In common parlance, stress refers primarily to psychological issues. In addition to the molecular underpinnings of psychological stress (e.g., cortisol), cells are also constantly exposed to stressors at the molecular level, including free radicals, environmental toxins, and UV light. Both types of stressors appear to accelerate the rate of aging, at least when they are chronic, and recent work is beginning to show the interrelations between psychological stress and molecular responses, such as telomere shortening. The similarities and differences between molecular and cellular responses to a variety of stresses have not been studied in detail, and it is possible, although still rather unproven, that the responses elicited by different sorts of stress might have commonalities at the subcellular level.
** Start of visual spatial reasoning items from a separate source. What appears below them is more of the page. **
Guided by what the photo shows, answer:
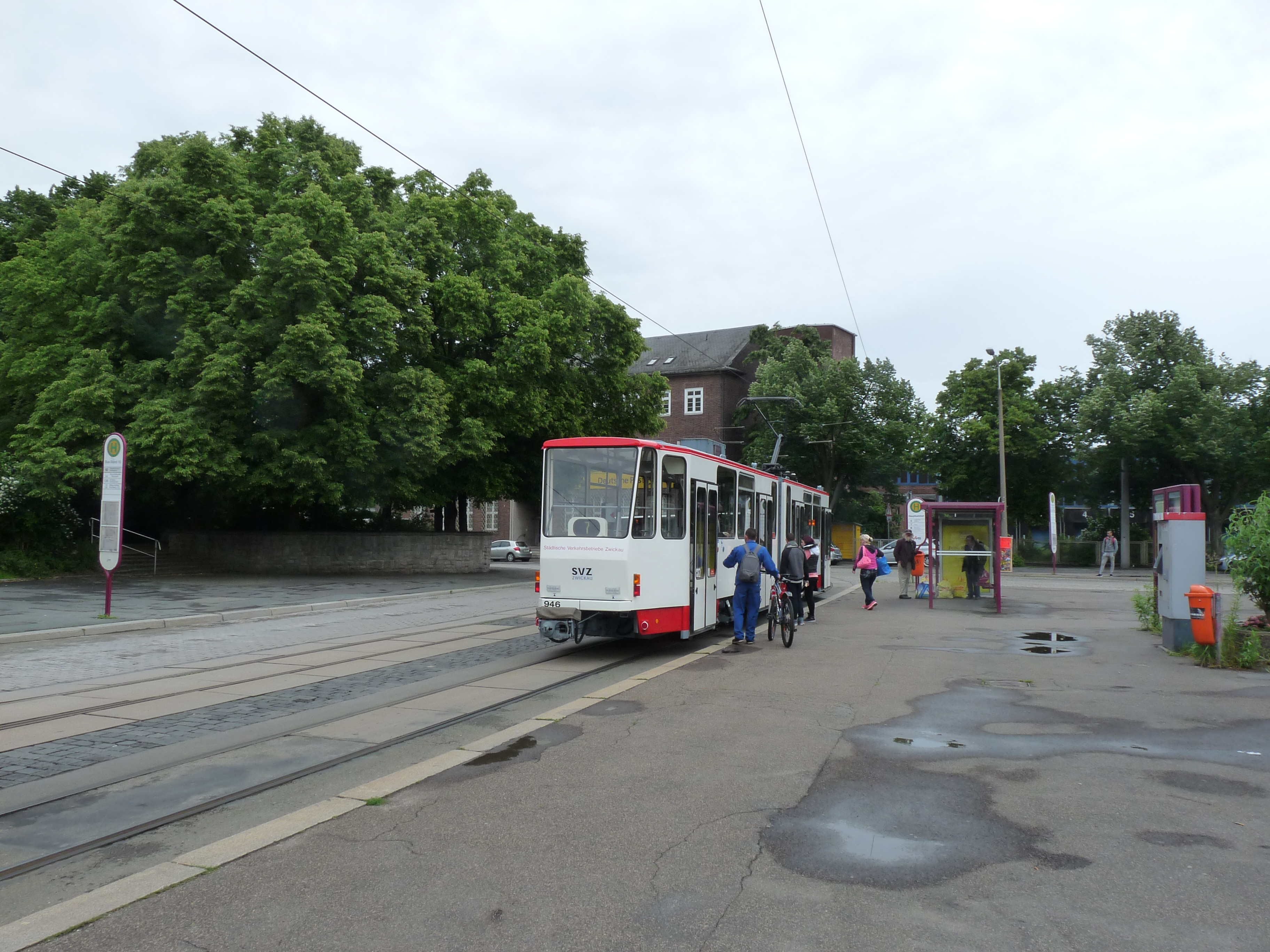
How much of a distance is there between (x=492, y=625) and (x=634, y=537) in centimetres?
567

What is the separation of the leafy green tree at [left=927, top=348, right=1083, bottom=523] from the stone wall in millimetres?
30161

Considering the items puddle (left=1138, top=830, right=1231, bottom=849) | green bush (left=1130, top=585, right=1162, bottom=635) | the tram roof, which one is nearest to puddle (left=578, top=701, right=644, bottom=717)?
the tram roof

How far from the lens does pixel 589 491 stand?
40.9ft

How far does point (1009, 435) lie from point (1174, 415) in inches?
311

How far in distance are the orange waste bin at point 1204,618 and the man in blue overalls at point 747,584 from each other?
17.5 feet

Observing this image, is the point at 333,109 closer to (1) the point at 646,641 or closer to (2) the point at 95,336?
(1) the point at 646,641

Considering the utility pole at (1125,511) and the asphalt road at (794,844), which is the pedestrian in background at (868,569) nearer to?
the asphalt road at (794,844)

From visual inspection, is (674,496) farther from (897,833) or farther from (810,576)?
(897,833)

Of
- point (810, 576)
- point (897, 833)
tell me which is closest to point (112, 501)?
point (810, 576)

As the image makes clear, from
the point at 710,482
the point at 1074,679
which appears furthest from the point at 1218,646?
the point at 710,482

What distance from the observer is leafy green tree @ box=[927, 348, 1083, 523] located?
165ft

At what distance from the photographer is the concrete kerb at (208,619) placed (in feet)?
46.6

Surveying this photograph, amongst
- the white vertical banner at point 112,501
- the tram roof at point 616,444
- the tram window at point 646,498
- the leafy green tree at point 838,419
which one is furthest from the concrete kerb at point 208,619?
the leafy green tree at point 838,419

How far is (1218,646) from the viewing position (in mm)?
11953
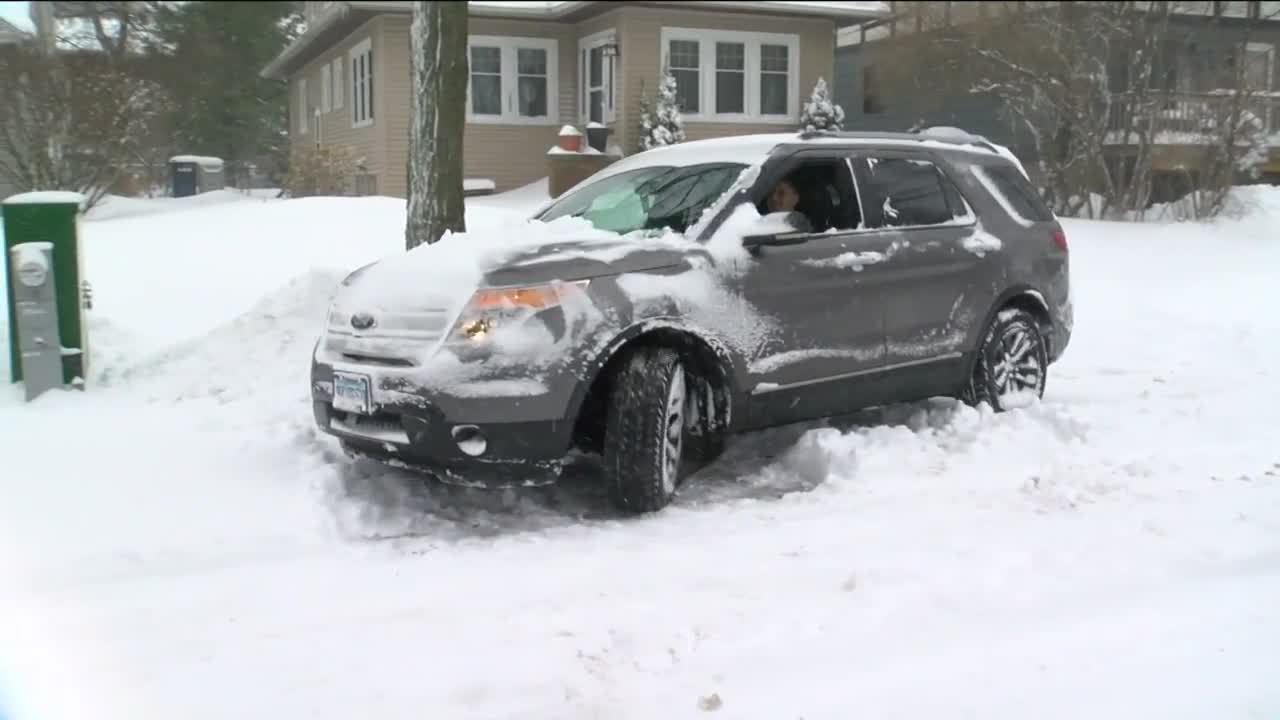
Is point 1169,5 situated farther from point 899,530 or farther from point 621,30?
point 899,530

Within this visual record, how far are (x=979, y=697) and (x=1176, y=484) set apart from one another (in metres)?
2.67

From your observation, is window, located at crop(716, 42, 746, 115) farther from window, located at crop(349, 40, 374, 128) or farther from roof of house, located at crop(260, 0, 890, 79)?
Result: window, located at crop(349, 40, 374, 128)

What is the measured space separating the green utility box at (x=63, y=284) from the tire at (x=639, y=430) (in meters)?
3.16

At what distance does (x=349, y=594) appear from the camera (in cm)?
391

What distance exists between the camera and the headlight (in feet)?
14.6

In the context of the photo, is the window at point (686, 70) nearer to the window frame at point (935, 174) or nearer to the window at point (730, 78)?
the window at point (730, 78)

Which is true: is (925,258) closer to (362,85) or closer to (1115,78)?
(362,85)

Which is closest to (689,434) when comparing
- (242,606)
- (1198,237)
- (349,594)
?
(349,594)

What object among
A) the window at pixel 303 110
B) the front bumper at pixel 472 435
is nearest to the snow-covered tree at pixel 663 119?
the front bumper at pixel 472 435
If so, then the source of stress becomes less relevant, and a new focus on the mechanisms used by the cell to respond might become targets for future investigation. It might prove easier to intervene on the ability of the organism to respond to stress than to try to eliminate all sources of stress, something that is clearly unattainable. It has been observed that although powerful acute or mild chronic stresses are detrimental, some mild stresses (both physiologic and psychological) appear to be beneficial, probably through a mechanism related to hormesis. The mechanisms that control the switch between beneficial and detrimental are currently unknown, and they might relate to whether the stress is chronic or acute. Further understanding of this level of control could, in principle, allow researchers to manipulate that pivoting point in a manner that might allow us to increase the positive and decrease the negative.